> **Document**:
- - -
'Tampa Bay Rays manager Joe Maddon (70) and starting pitcher Jeremy Hellickson (58)' photo (c) 2011, Keith Allison - license: http://creativecommons.org/licenses/by-sa/2.0/


For two years Jeremy Hellickson defied logic to a certain extent. The ERA was great. The WHIP was impressive. Still, there was no real way to explain the outstanding work that he was tossing out there given a less than thrilling skill set. The house of cards fell apart in 2013 as Hellickson fell to the point of being irrelevant in mixed leagues. In fact, he was a poor play in AL-only leagues in 2013. What happened? Will the trend of preverse performance reverse itself in 2014, or will Hellickson continue to be someone floating on the fringes of mixed league relevance?

If we look at Hellickson's record we see no difference over the last three years.

2011: 13-10 2012: 10-11 2013: 12-10

If you look at Hellickson's workload we see no real difference minus a slight downturn.

2011: 189 innings 2012: 177 innings 2013: 174 innings

If we look at Hellickson's HR/9 rate we see no appreciable difference.

2011: 1.00 2012: 1.27 2013: 1.24

If we look at Hellickson's GB/FB ratio we see no appreciable difference with one up, one down, one middle of the road effort.

2011: 0.78 2012: 1.12 2013: 0.98

If we look at Hellickson's line drive rate the consistency is stunning.

2011: 20 percent 2012: 21 percent 2013: 20 percent

That's a whole lot of sameness for a guy who saw some rather significant changes in some of the skills he displayed in 2013, as well as the end results showing a pitcher who had failed.
- - -
> **Data**:
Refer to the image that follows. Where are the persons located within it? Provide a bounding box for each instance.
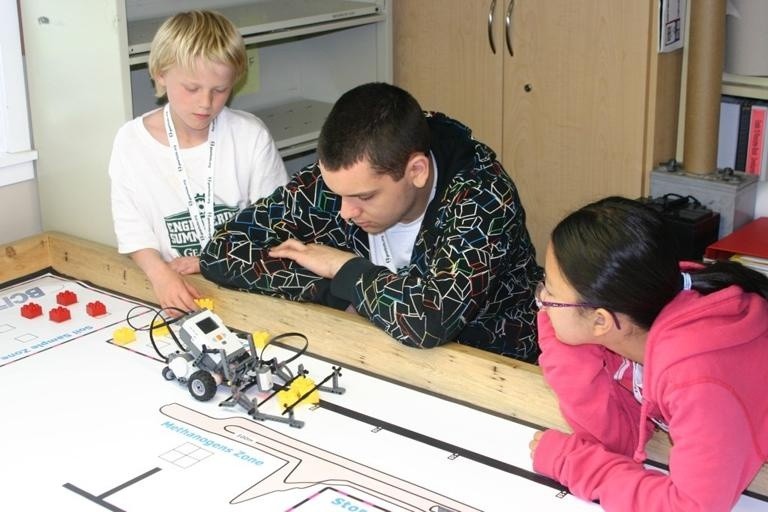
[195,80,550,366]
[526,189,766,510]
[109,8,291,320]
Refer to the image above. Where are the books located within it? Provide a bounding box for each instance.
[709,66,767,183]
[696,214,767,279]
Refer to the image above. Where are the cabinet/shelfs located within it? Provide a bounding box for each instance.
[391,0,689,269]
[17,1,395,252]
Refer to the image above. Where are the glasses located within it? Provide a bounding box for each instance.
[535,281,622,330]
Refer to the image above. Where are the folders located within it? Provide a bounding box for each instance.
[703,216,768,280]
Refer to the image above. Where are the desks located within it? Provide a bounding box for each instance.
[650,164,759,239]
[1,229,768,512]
- - -
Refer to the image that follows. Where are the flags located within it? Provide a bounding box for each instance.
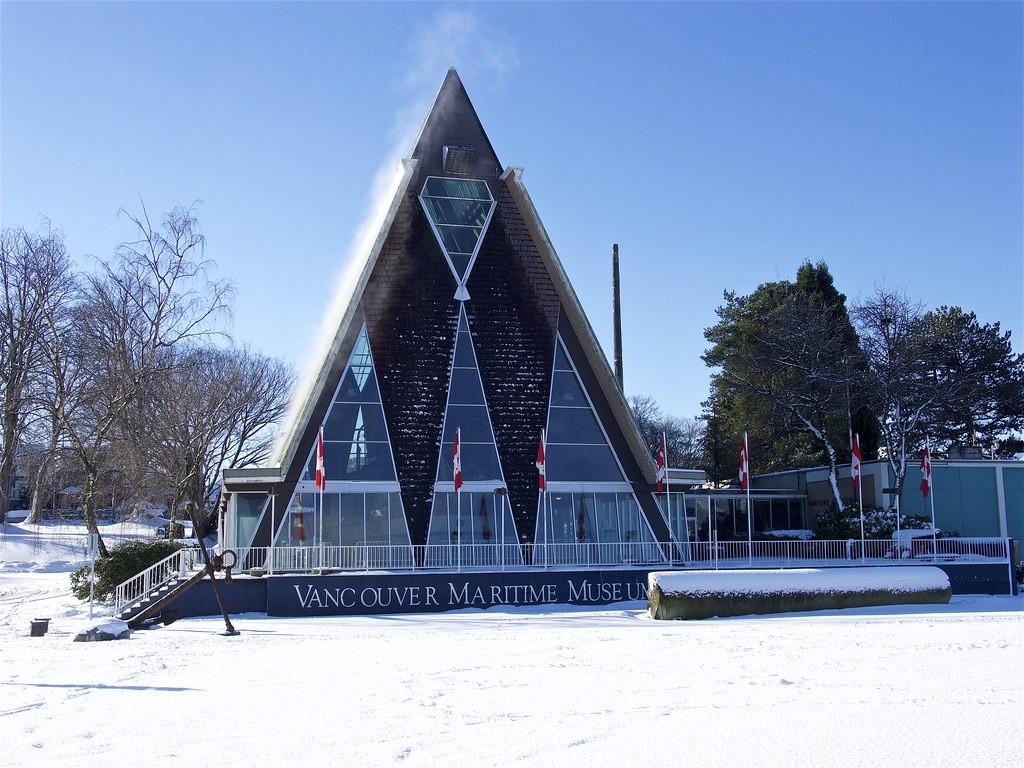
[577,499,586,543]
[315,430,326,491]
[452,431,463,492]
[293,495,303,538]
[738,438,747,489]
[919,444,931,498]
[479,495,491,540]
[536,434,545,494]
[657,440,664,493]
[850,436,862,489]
- - -
> **Job**:
Which measures of Jeremy Hellickson's pitching does the article on him compare year by year for 2011, 2012 and 2013? List all of them.

> **Response**:
- Record (win-loss)
- Workload (innings)
- HR/9 rate
- GB/FB ratio
- Line drive rate